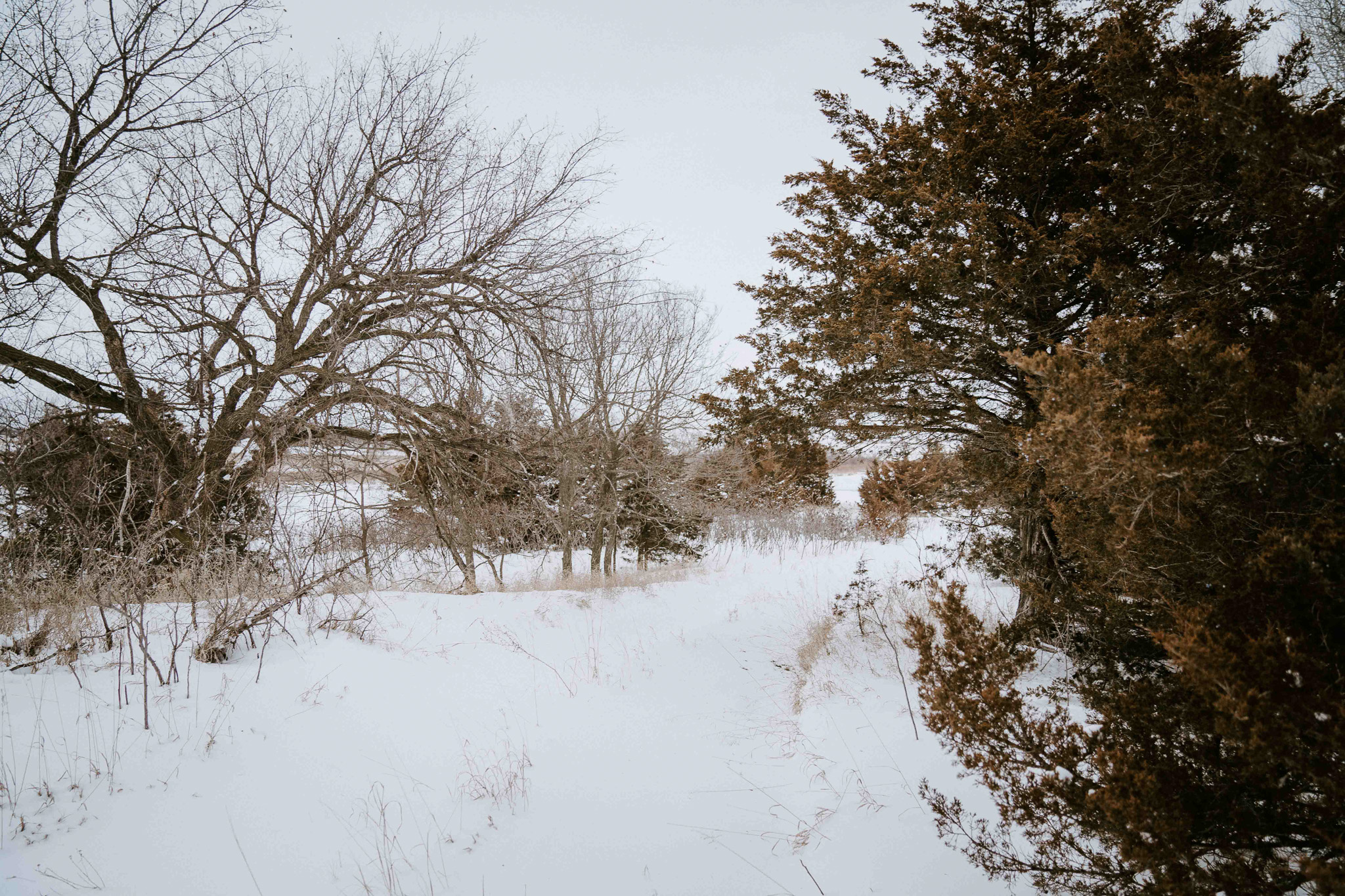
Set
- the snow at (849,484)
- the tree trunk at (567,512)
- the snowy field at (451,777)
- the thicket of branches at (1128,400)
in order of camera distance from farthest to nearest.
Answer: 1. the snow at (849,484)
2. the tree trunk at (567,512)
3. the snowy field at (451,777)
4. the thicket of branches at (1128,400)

--

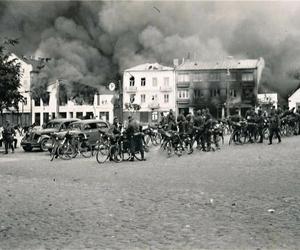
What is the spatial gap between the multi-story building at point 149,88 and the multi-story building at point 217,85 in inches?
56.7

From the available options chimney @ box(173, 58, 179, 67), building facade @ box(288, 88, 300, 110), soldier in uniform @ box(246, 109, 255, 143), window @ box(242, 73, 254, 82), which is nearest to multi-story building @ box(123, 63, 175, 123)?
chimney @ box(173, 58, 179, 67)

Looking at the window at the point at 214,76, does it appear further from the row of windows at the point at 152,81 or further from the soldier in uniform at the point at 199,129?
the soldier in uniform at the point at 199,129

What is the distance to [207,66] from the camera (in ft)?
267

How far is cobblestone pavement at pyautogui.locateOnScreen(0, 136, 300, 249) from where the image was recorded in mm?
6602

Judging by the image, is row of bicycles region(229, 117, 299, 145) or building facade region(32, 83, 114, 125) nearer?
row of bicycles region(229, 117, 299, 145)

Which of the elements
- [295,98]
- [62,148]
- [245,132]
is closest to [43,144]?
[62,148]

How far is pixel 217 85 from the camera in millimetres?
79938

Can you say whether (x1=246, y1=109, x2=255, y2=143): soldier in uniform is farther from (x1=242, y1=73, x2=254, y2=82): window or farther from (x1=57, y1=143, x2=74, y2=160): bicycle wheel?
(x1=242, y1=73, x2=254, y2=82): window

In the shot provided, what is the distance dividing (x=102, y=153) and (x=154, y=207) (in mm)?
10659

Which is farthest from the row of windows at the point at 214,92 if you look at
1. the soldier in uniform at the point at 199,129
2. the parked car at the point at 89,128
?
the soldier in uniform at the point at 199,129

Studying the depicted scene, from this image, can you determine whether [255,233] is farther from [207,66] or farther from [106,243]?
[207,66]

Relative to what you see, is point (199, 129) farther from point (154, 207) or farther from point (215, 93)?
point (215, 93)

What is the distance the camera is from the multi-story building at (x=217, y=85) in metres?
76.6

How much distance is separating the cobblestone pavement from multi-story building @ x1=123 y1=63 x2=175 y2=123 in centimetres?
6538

__Your objective__. Filter the data above down to the lines that contain the string "chimney", matching case exactly.

__Result for this exercise__.
From the available options chimney @ box(173, 58, 179, 67), building facade @ box(288, 88, 300, 110), soldier in uniform @ box(246, 109, 255, 143), window @ box(242, 73, 254, 82), which is nearest to multi-story building @ box(123, 63, 175, 123)?
chimney @ box(173, 58, 179, 67)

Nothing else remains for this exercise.